Minggu, 12 April 2015

Untuk Hati Kita yang Masih Belepotan



Kebanyakan kita sudah tahu betul bahwa tak ada istilah ‘Pacaran’ dalam Islam. Dan tak sedikit pula yang berkomitmen untuk having no relationship before marriage. Mungkin kita pernah menemui orang (atau malah kita sendiri) yang sangat menjaga interaksi antar lawan jenis, mengerti sekali akan batasan-batasan, pasang muka datar cuek bebek sama siapapun yang mendekat. Mau si A,B, C, D,  atau E yang ngasih sinyal, dengan mudahnya  kita ‘bye’. Namun saat si X yang mendekat ternyata takluk jua. Kalau yang bisa pasang muka santai sedatar-datarnya sama  lawan jenis kecuali sama si ehem itu banyak, tapi kalau yang bisa bersikap begitu sama semua lawan jenis tak terkecuali si ehemnya itu sepertinya masih perlu dipertanyakan. Ada memang, salah satunya si Satoshi di novel Akatsuki :3
Well, having feeling itu memang fitrah manusia, tak ada yang melarang. Namun, sadarkah kita ini sebenarnya juga salah satu bentuk ujian dari-Nya? Kita bisa dengan mudah menjaga hati saat memang tak ada satupun yang singgah. Lalu ketika seseorang itu datang, tembok pertahanan sepertinya mulai goyah. Ada kecenderungan dimana kita ingin ‘stay close with the one’ hingga menambah intensitas interaksi. Jika  dua-duanya sama-sama paham bahwa yang namanya pacaran itu tidak dibenarkan, lalu berkilah atas nama ‘Komitmen’.Padahal dengan komunikasi yang intens seperti itu apa bedanya dengan pacaran. Atau mungkin ini yang namanya HBPYSAPJS (Hubungan Bukan Pacaran Yang Sama Aja Pacaran Juga Sebenarnya).
Rasa cinta memang sebuah pemberian alias karunia dari-Nya, tapi dengan sikap kita yang kurang tepat lantas menjadikan kondisi ini bagaikan menukarkan berkah dengan dosa berlimpah. Takut kehilangan, takut diambil orang, lalu menggenggam erat-erat padahal belum waktunya, padahal diri masih diliputi oleh ketidakberdayaan. Jika pun saat ini dipegang kuat-kuat tak lantas bisa menjamin perasaan kita tetap sama hingga nanti. Ada berapa banyak orang yang akan kita temui dalam beberapa tahun ke depan? Bagaimana kita bisa berani memastikan apa yang dirasa akan tetap sama. Padahal Allah Mahamembolak-balikkan hati. Meskipun langit, bumi, jin, manusia, Monera, Protista bersekongkol untuk menyatukan, jika Allah tak menghendaki maka tak akan terjadi. Begitu pula meskipun saingan berlusin-lusin, terpisahkan samudera hingga bebatuan karang, kalau memang jodoh maka ia akan menemukan jalan pulang, takkan tertukar, takkan direbut orang.

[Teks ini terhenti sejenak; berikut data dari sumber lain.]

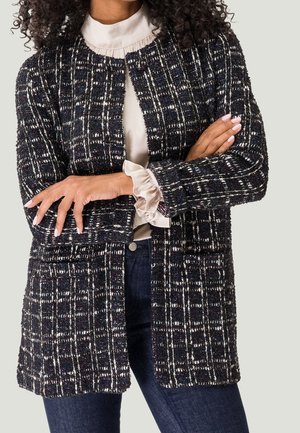 Femme portant une veste ouverte texturée à carreaux noir et blanc sur un chemisier crème avec des poignets à volants, associée à un jean bleu foncé, les bras croisés.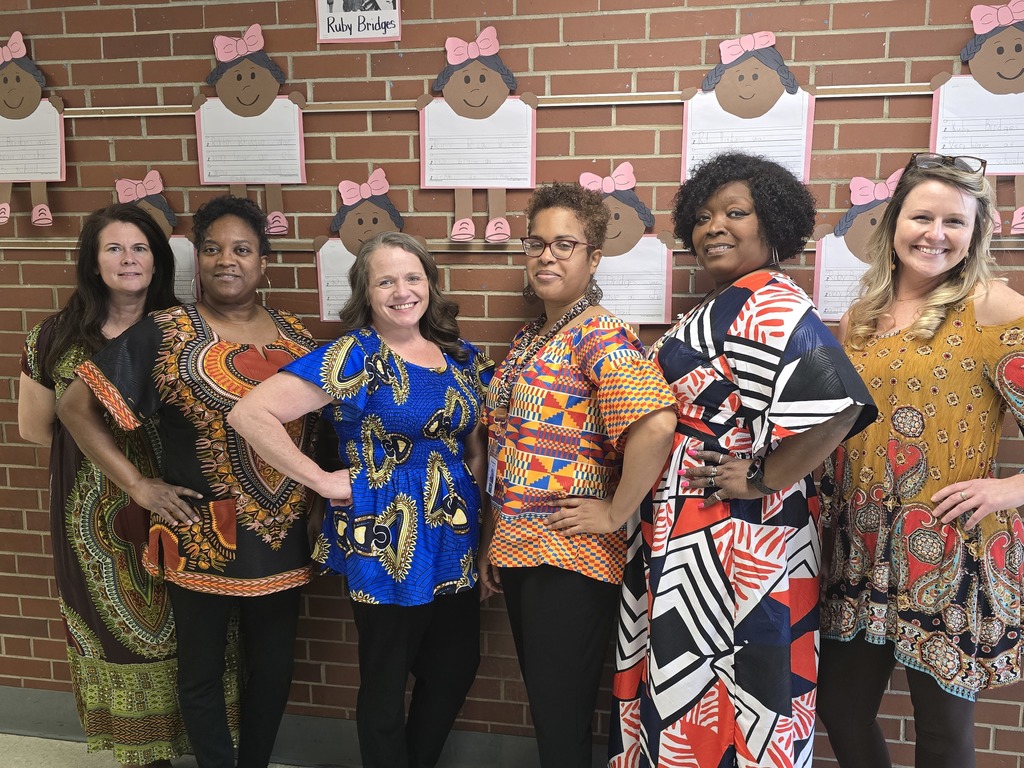 Six staff members stand together smiling in a school hallway, dressed in colorful cultural attire to celebrate Black History Month. Behind them, student artwork inspired by Ruby Bridges is displayed on a brick wall, highlighting student learning about influential Black leaders.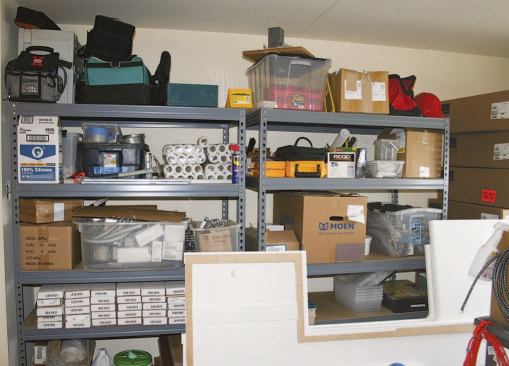 A desk and storage shelves for project supplies were set up the living room.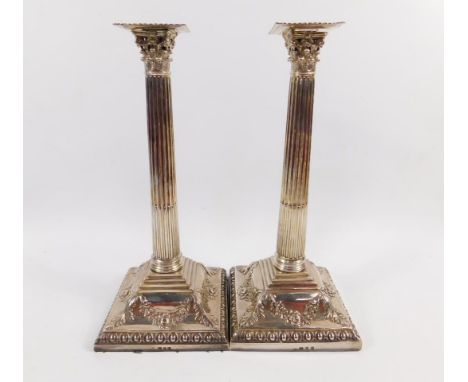 A pair of George III silver candlesticks, probably by Richard Rugg the First, each formed as corinthian columns with square d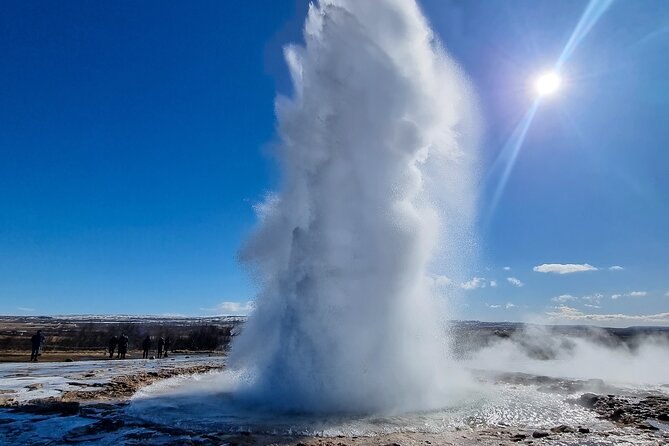 The Strokkur geyser throwing a column of water above the Geysir geothermal field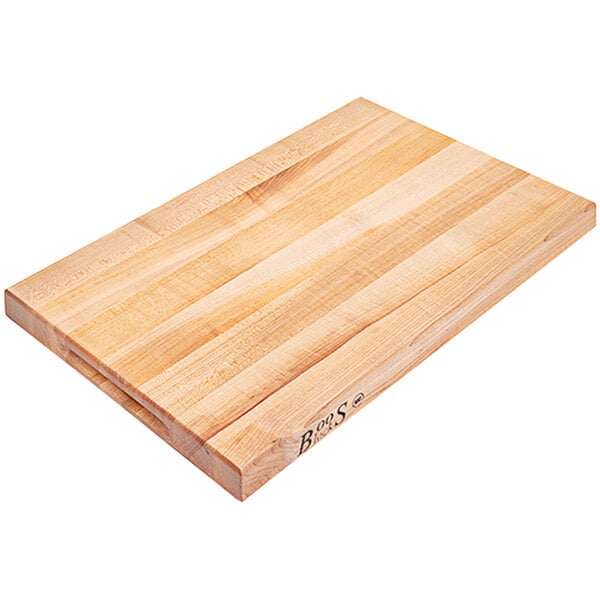 A John Boos maple wood cutting board with finger grips on a white background.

“Lepaskanlah. Maka esok lusa, jika dia adalah cinta sejatimu, dia pasti akan kembali dengan cara mengagumkan. Ada saja takdir hebat yang tercipta untuk kita. Jika dia tidak kembali, maka sederhana jadinya, itu bukan cinta sejatimu.” – Tere Liye

Kita memang tak bisa mengunci hati, menolak rasa yang datang, karena ini adalah pemberian dari-Nya. Tapi kita punya kontrol penuh atas perasaan kita sendiri. Kita punya pilihan apakah ingin tenggelam dalam ketidakberdayaan atau memutuskan untuk memberdayakan ketidakberdayaan tersebut. Lebih baik menyibukkan diri dengan hal-hal yang bermanfaat, mulai berbenah, mengurangi interaksi yang tak perlu agar tak terus menerus menginvestasikan dosa. Terus meng-upgrade diri agar menjadi pribadi yang lebih baik lagi, berusaha memantaskan diri karena Allah, bukan karena makhluk.





Bersyukurlah jika masih diingatkan Allah untuk kembali berbenah, karena kadang logika macet saat orang-orang dirundung cinta. Tak perlu berlebihan, terus bersabar, Allah selalu punya hadiah besar untuk orang-orang yang bersabar. Sekarang mari mulai membersihkan hati kita yang masih belepotan, jangan sampai yang tadinya belepotan malah jadi karatan.